Tunnel inspection logs are like traffic logs for tunnel sessions; they display entries of non-encrypted tunnel sessions. To prevent double counting, the firewall saves only the inner flows in traffic logs, and sends tunnel sessions to the tunnel inspection logs. The tunnel inspection log entries include Receive Time (date and time the log was received), the tunnel ID, monitor tag, session ID, the Security rule applied to the tunnel session, number of bytes in the session, parent session ID (session ID for the tunnel session), source address, source user and source zone, destination address, destination user, and destination zone.
When the Decryption logs introduced in PAN-OS 11.1 are enabled, the firewall sends HTTP/2 logs as Tunnel Inspection logs (when Decryption logs are disabled, HTTP/2 logs are sent as Traffic logs), so you need to check the Tunnel Inspection logs instead of the Traffic logs for HTTP/2 events. In this case, you must also enable Tunnel Content Inspection to obtain the App-ID for HTTP/2 traffic.

Dataset records:
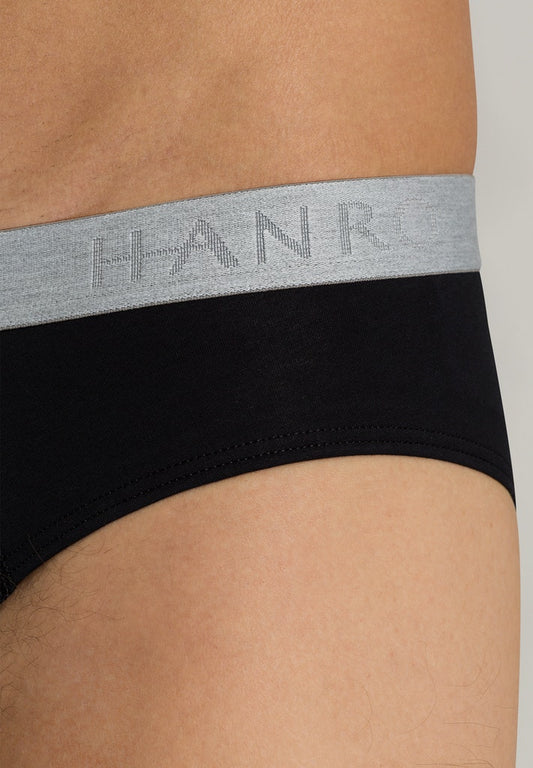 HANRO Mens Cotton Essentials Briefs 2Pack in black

...

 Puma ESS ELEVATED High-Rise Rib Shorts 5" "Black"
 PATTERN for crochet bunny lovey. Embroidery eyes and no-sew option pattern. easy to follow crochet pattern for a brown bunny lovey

Task list:
**A.** Using the tunnel inspection log passage, decide whether each statement below agrees with it. Answer yes or no for each, and quote the deciding words exactly.
(i) The firewall saves tunnel sessions in the traffic logs.
(ii) When Decryption logs are disabled, HTTP/2 logs are sent as Traffic logs.
(iii) When Decryption logs are enabled, Tunnel Content Inspection must also be enabled to obtain the App-ID for HTTP/2 traffic.
**B.** Write the next paragraph of the tunnel inspection log passage, picking up after its final sentence.

Results by task:
**A.**
(i) No: "the firewall saves only the inner flows in traffic logs, and sends tunnel sessions to the tunnel inspection logs"
(ii) Yes: "when Decryption logs are disabled, HTTP/2 logs are sent as Traffic logs"
(iii) Yes: "you must also enable Tunnel Content Inspection to obtain the App-ID for HTTP/2 traffic"

**B.**
Click the Detailed Log view to see details for an entry, such as the tunnel protocol used, and the flag indicating whether the tunnel content was inspected or not. Only a session that has a parent session will have the Tunnel Inspected flag set, which means the session is in a tunnel-in-tunnel (two levels of encapsulation). The first outer header of a tunnel will not have the Tunnel Inspected flag set.